**** ESTRATTO DEI DATI
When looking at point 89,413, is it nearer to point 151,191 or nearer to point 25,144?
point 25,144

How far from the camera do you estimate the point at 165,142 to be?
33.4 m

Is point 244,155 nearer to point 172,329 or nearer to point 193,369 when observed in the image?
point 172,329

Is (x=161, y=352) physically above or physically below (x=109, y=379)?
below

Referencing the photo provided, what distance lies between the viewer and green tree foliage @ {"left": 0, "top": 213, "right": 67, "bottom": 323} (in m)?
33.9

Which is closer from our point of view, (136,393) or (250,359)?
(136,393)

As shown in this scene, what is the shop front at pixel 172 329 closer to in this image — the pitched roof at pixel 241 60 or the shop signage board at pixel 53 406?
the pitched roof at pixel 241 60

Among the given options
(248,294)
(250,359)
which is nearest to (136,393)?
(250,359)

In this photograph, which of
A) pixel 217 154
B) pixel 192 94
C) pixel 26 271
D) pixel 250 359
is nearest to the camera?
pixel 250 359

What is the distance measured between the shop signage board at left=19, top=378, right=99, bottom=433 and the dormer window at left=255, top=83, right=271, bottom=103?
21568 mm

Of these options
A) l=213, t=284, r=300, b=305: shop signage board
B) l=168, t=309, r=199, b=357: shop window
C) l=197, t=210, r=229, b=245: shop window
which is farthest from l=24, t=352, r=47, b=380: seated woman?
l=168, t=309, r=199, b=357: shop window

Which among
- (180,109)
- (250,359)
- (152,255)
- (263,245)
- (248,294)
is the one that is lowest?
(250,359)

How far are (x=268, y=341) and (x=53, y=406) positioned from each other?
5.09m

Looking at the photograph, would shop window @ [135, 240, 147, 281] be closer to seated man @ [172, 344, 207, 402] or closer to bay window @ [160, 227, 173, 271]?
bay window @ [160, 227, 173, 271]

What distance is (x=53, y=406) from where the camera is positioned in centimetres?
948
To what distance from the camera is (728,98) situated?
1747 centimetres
********
**** ESTRATTO DEI DATI
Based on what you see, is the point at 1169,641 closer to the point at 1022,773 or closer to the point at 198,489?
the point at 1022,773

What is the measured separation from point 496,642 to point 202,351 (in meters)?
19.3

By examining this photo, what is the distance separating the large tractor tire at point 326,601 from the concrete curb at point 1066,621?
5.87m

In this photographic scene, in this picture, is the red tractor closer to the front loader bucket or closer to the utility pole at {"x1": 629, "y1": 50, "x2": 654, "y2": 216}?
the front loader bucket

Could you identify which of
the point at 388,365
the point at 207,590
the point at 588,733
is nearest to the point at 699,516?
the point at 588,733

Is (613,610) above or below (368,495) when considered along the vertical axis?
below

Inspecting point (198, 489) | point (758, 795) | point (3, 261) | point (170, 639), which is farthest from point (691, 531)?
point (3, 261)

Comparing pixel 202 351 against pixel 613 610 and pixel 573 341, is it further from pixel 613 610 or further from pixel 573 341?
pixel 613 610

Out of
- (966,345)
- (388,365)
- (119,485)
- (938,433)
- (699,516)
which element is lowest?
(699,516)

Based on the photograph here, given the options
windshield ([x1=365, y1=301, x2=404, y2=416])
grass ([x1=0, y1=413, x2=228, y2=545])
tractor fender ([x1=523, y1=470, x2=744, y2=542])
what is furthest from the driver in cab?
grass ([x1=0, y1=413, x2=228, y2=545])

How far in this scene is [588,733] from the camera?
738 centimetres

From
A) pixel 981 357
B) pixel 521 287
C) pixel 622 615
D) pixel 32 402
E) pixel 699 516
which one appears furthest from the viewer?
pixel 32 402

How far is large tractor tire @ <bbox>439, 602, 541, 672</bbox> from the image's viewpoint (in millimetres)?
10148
********
- _SCOPO DEL COMPITO_
Trova e ricopia ogni riga delle voci che contiene la parola "loader". Maiuscole e minuscole contano.

- _RISPOSTA CORRETTA_
In this photographic scene, in this picture, is the red tractor closer to the front loader bucket or closer to the utility pole at {"x1": 629, "y1": 50, "x2": 654, "y2": 216}?
the front loader bucket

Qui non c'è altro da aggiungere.